Results

Baseline characteristics

This study included 167 patients who received anti-PD1 treatment with pembrolizumab after failure of first-line chemotherapy. The clinical characteristics of the patients and relations with response on the first CT scan are summarized in Table 1. The mean age was 60.2 ±6.8 years; most of the patients were men (64%), and almost all patients exhibited an ECOG PS of 1 (98%). The lung was the most common metastatic site (73%), followed by pleural effusion (59%) and bone (40%). All patients were eligible for the examination of tumor PD-L1 expression, of which 13 patients (7.8%) had expression in more than 50%, 80 patients (47.9%) had expression in 25-49%, and 74 patients (44.3%) had expression in 1-24%. Of all the clinicopathological characteristics of the patients, only NLR2, PLR2 and the presence of sarcopenia were significantly related to the response on the first CT scan (Table 1).
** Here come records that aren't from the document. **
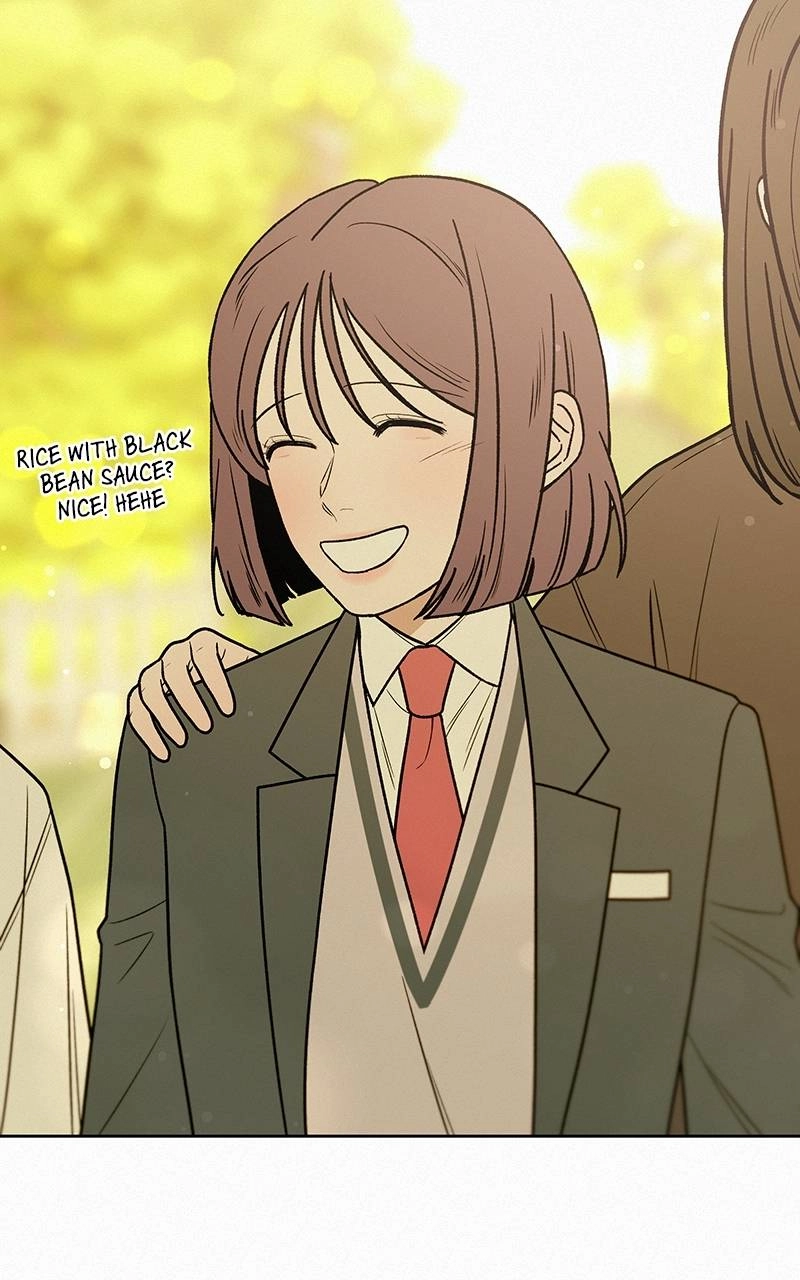 Operation: True Love Chapter 16, page 58 of 100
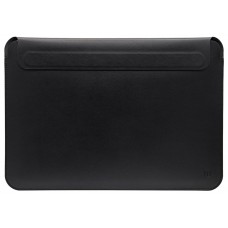 Чохол WIWU Skin Pro 2 Leather Sleeve для MacBook Pro 16 Black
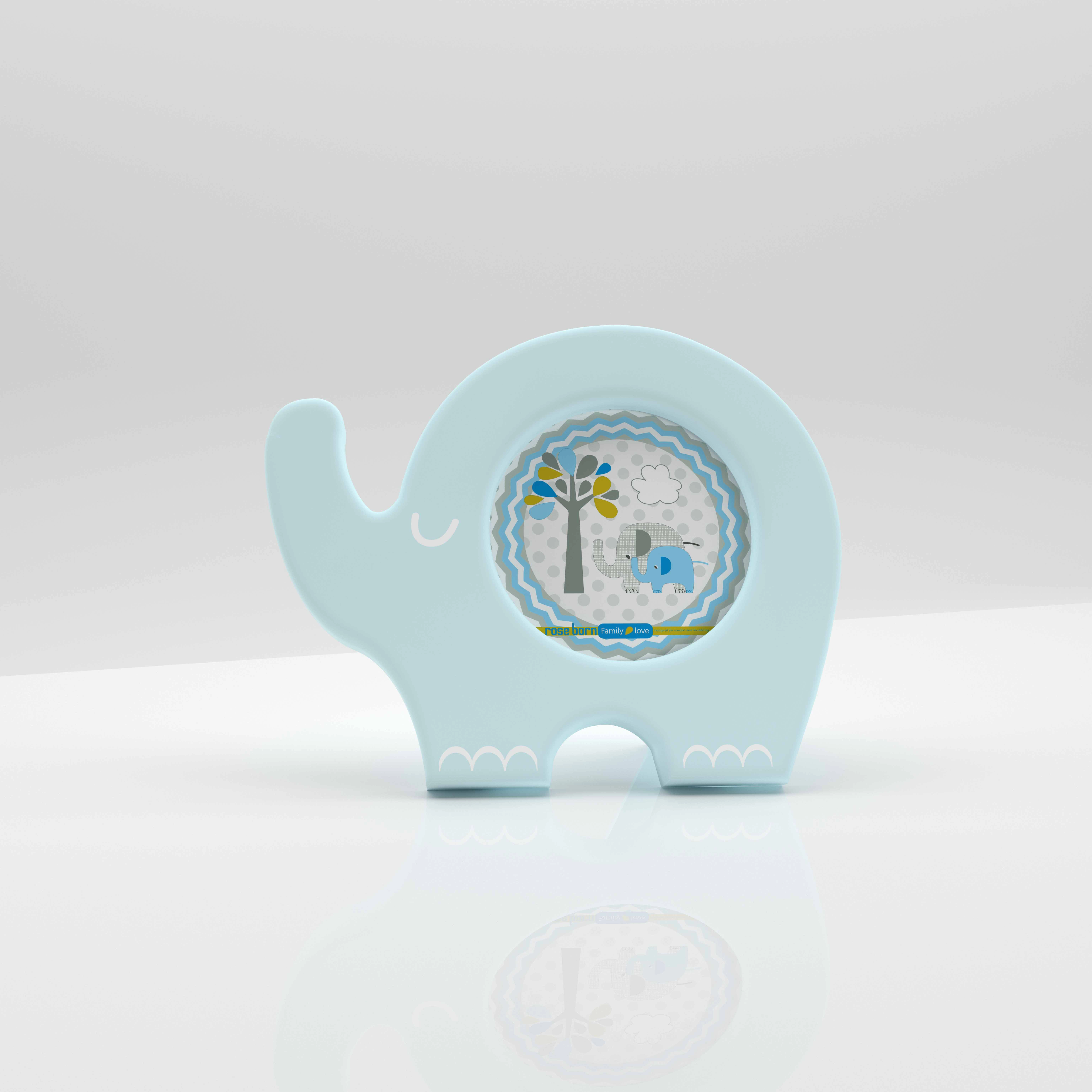 قاب عکس Family Love Boy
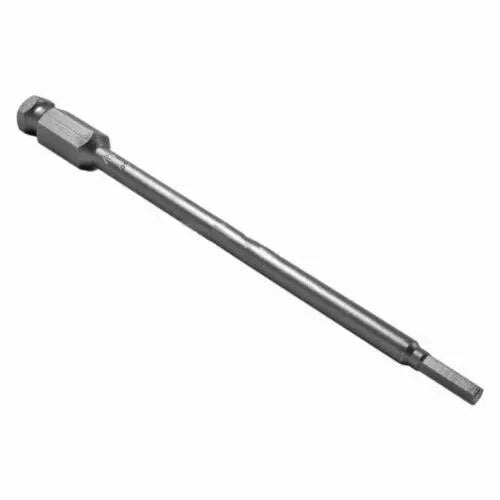 APEX® AN-10MM 00455 Bit 7/16 Hex Drv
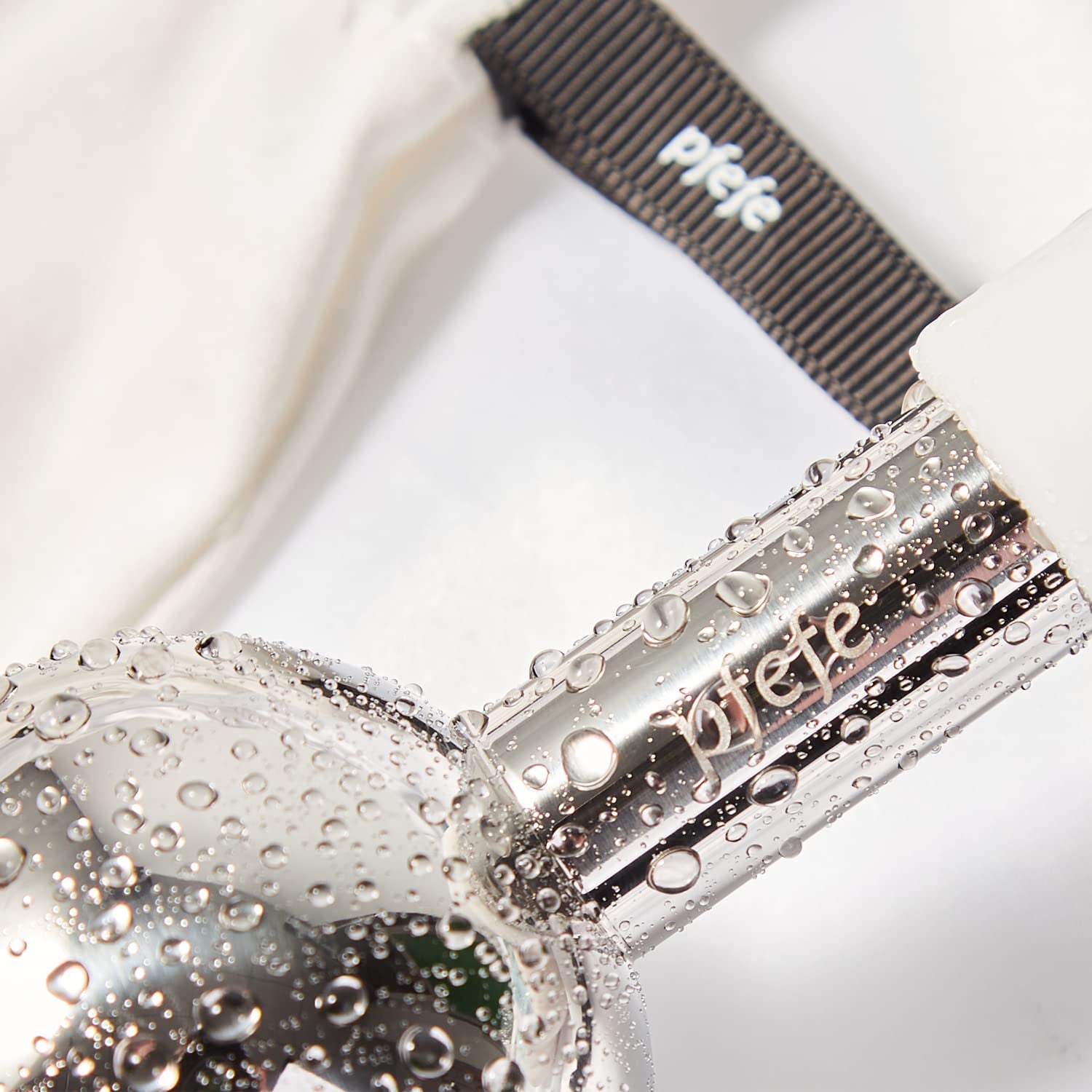 Ice Globes for Face & Eyes, Unbreakable Stainless Steel Cryo Sticks for Beauty Routines, Facials Cold Roller Cooling Globes for Puffiness, Wrinkles, Dark Circles, Headaches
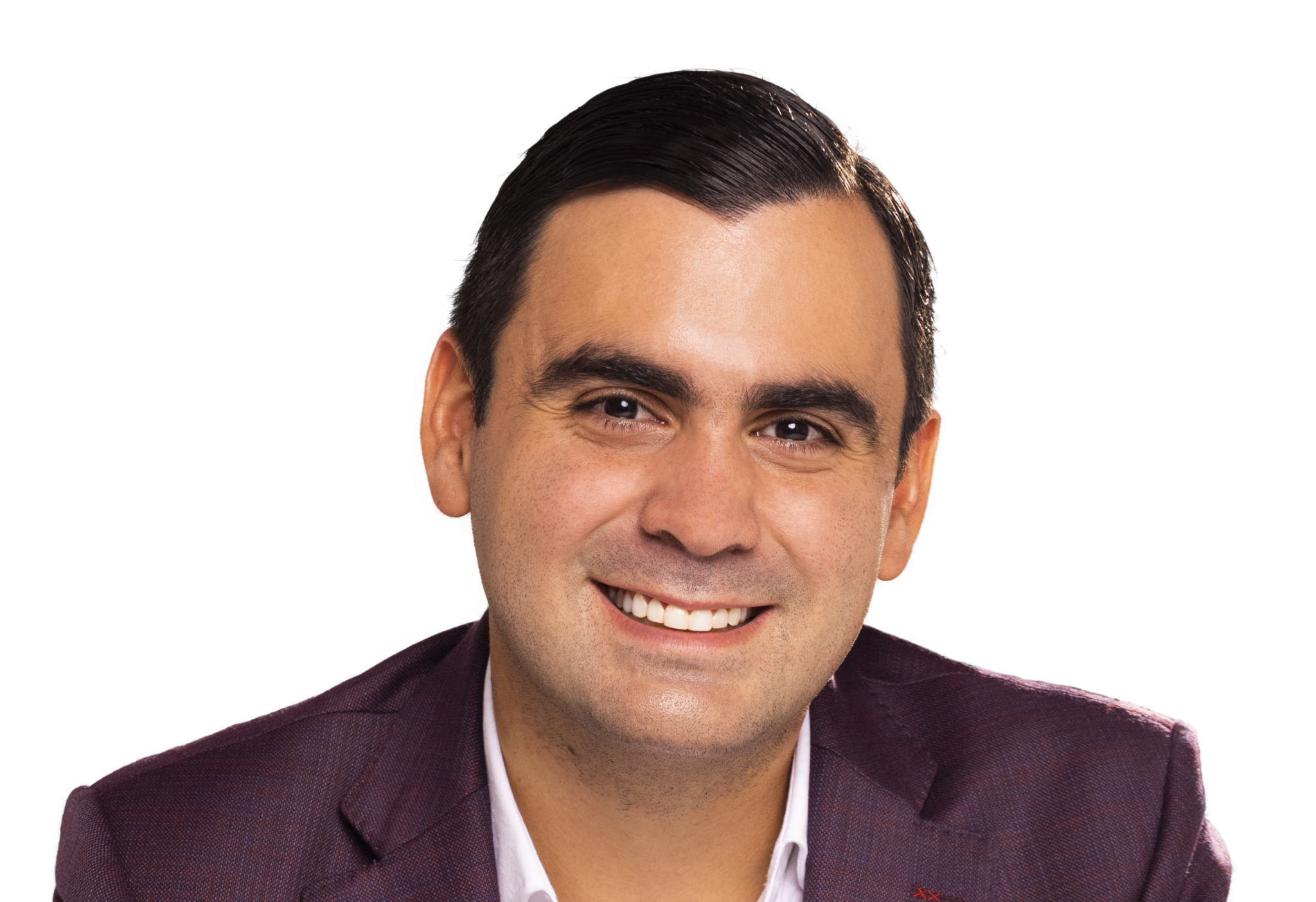 Relevo generacional para senado y cámara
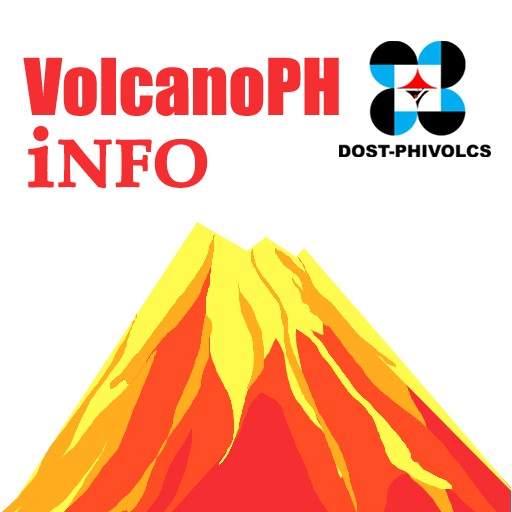 VolcanoPH Info icon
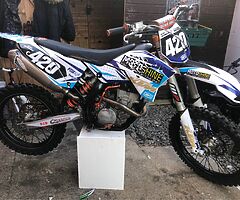 Ktm250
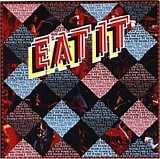 Humble Pie - Eat It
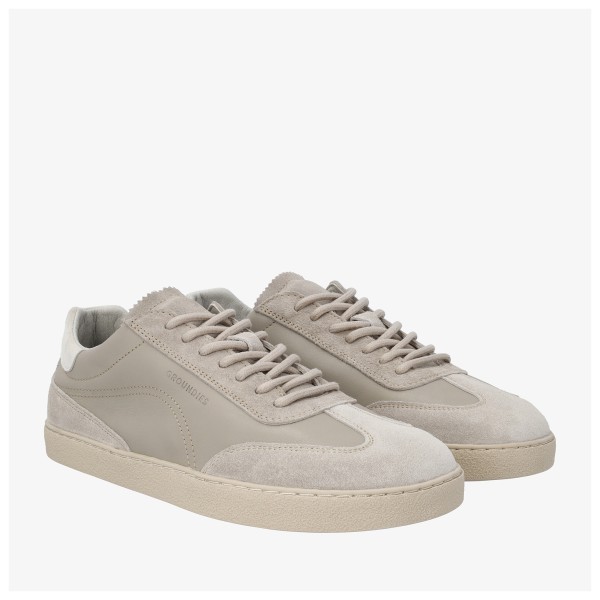 Groundies - Panama Soft - Chaussures minimalistes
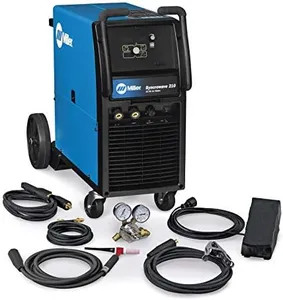 TIG Welder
Hematological biomarkers and their relation to response on the first CT scan

On the first CT scan after chemotherapy treatment, 15 (8.9%) patients showed progressive disease. After treatment with pembrolizumab on the first CT scan evaluation, these 15 patients were subdivided as follows: 8 hyperprogressors (HPs), 1 pseudoprogressor (PP) and 6 nonprogressors (NPs). These 15 patients had significantly higher NLR1 and PLR1 than the patients without progressive disease (7.49±2.8 vs 4.31±2.45; 283.3±96.5 vs 207±102.6, respectively). Twelve of them had an NLR>5, and at least 9 (∆PMMA was not available for 3) of them had ∆PMMA≥10%.
On the first CT scan after immunotherapy treatment, 45 (26.9%) patients showed progressive disease, and at least 25 (∆PMMA was not available for 7) of them had ∆PMMA≥10%. Of them, 16 patients (9.6%) were classified as HPs, 5 (2.9%) were classified as PPs, and the remaining 24 (14%) were classified as Ps. Patients with pseudoprogression were without any clinical deterioration and received further treatment with immunotherapy for another 8 weeks, when the control CT scan proved a partial response for 3 patients and stable disease for 2 patients; the response lasted for at least 6 months. Of all HPs, 15 (93%) had an NLR>5. HPs had higher mean values of NLR2, PLR2 and ∆NLR, but not higher ∆PLR values, than Ps or NPs (Table 2). There was no significant difference in hematological parameters between HPs and PPs, Ps and NPs, Ps and PPs, or NPs and PPs, except for NLR2, for which NPs had significantly lower values than PPs (Table 2).
ROC analysis was performed to explore the potential predictive role of these biomarkers, NLR2, PLR2, ΔNLR, and ΔPLR, as noninvasive biomarkers for discrimination between patients with or without HPD (Table 3). At the optimal cutoff values for NLR2, the biomarker could significantly and well distinguish between patients with or without HPD (AUC = 0.85, 95% CI: 0.75- 0.95, p < 0.001) with a sensitivity of 87.5% and a specificity of 68.9%. PLR2 also allowed significant but fair discrimination between patients with and without HPD (AUC = 0.79, 95% CI: 0.66- 0.92, p < 0.001) with a sensitivity of 75.0% and a specificity of 64.1% (Figure 1A and B). ΔNLR could also discriminate between patients with and without HPD, but poorly (Table 3). The Wilcoxon test showed that the ALC and APC did not change significantly from chemotherapy. Nevertheless, the ANC significantly differed between the first cycle of chemotherapy and the first pembrolizumab infusion. The McNemar test showed that the proportion of patients with an NLR>5 and a high PLR did not change significantly with chemotherapy treatment.
A significantly strong correlation was detected between NLR1 and PLR1 (rho=0.763) and NLR2 and PLR2 (rho=0.785), and a moderate correlation was detected between ΔNLR and ΔPLR (rho=0.465).